We did get to the beach the other day for a couple of hours. My peace, my soul, my bliss. I will be happy at any beach. Obviously, the ones with clean sand and water are better, but I’m not all that picky. The Brooklyn beaches with their layer of scum and floating you-don’t-want-to-know-what works for me too.
The above photo is of Sandy Hook, NJ. My favorite “local” beach. It hurt my heart to go there, seeing the damage still in evidence from Hurricane Sandy. I’m impressed and amazed at how much it’s been fixed up over the last months, and the road on the Hook is now smoothly paved. But you still see many businesses closed or closing on the highway leading to it, and the bathrooms are still out of commission. No thanks, Johnny on the Spot. I’ll skip the porta-potty and just clench those kegels until I get back home.
I’m sure I rambled about this last year, but I’m going to do so again. Mrs Fringe ❤ Beach. I don’t know the word for it, but there’s a feeling I get when on a beach that I just don’t/can’t get anywhere else. Stress levels drop, anxiety lessens, I feel…calm. I feel well. For me, it’s like being halfway through a perfectly mixed gin and lemonade. You know that point? Just enough so the gin is the most delicious substance to hit your tastebuds, smiling, relaxed, that neutral strip between this-mind-numbing-daily-grind-is-crushing-me and foolishly-relaxed-and-happy-I-CAN.

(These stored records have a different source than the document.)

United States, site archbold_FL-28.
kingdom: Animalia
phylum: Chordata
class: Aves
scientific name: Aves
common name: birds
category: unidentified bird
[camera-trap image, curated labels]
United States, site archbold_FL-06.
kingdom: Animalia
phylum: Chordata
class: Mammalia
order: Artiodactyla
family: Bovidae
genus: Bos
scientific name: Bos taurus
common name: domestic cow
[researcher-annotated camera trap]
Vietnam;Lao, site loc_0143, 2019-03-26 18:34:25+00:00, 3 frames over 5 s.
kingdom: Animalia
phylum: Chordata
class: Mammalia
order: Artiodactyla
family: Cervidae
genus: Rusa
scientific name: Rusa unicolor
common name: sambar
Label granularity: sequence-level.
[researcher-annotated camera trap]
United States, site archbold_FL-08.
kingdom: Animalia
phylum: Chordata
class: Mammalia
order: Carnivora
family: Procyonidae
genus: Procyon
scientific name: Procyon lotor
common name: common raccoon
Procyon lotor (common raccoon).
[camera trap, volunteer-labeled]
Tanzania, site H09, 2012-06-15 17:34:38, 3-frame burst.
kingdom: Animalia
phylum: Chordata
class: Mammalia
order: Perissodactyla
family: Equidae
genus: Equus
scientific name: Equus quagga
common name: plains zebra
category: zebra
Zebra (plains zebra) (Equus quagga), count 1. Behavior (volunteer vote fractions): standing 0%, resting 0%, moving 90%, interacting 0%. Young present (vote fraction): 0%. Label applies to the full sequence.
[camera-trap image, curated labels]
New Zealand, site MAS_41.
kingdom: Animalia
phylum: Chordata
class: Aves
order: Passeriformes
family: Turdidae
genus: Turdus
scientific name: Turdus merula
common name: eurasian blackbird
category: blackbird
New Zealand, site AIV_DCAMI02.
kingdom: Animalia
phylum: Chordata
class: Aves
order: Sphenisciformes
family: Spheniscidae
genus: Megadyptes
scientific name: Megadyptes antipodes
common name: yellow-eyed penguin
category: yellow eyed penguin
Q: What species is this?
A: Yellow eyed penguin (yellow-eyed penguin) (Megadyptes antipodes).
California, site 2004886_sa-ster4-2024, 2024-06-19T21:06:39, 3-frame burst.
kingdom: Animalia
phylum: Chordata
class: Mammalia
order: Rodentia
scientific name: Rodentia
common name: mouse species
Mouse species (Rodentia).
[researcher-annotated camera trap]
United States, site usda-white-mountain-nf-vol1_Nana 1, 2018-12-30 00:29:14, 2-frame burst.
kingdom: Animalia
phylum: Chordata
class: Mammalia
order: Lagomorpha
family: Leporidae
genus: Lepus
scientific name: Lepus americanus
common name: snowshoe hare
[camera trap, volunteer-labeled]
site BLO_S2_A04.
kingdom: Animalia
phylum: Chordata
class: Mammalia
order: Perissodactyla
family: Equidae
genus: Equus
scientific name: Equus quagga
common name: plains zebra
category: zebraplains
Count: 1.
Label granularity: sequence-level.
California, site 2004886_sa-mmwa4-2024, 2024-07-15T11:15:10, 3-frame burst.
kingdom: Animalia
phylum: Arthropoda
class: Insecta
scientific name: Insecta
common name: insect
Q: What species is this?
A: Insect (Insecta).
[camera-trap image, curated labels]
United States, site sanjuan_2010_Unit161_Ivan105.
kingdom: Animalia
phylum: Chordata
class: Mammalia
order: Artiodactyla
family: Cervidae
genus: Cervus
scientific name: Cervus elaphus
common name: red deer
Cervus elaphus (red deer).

Flower Child also loves the beach. Part of it is not mysterious, it’s a purely physical comfort. She doesn’t sweat, and playing in the water with the constant breeze off the ocean lets her enjoy a summer day. But part of it is that same mystery gene I’ve got, from before there were any known medical issues, when she was a baby, and the beach was just plain joy at first experience.
I wonder, if I lived on the beach, would my writing flow more easily? Or would I feel too good, and lose the drive to write? I wonder why I’ve never set a story on the beach, or in a beach town. Maybe it’s too hard to tap into enough conflict imagining such a life.
In my next life, I want a beach house.
But for this life, I take those days when I can, how I can. Revel in the contrast of my toes in cold waves and shoulders baking under the sun, while the scent of the saltwater wakes me from the inertia of the day to day, and the spray of the water is a protective coating.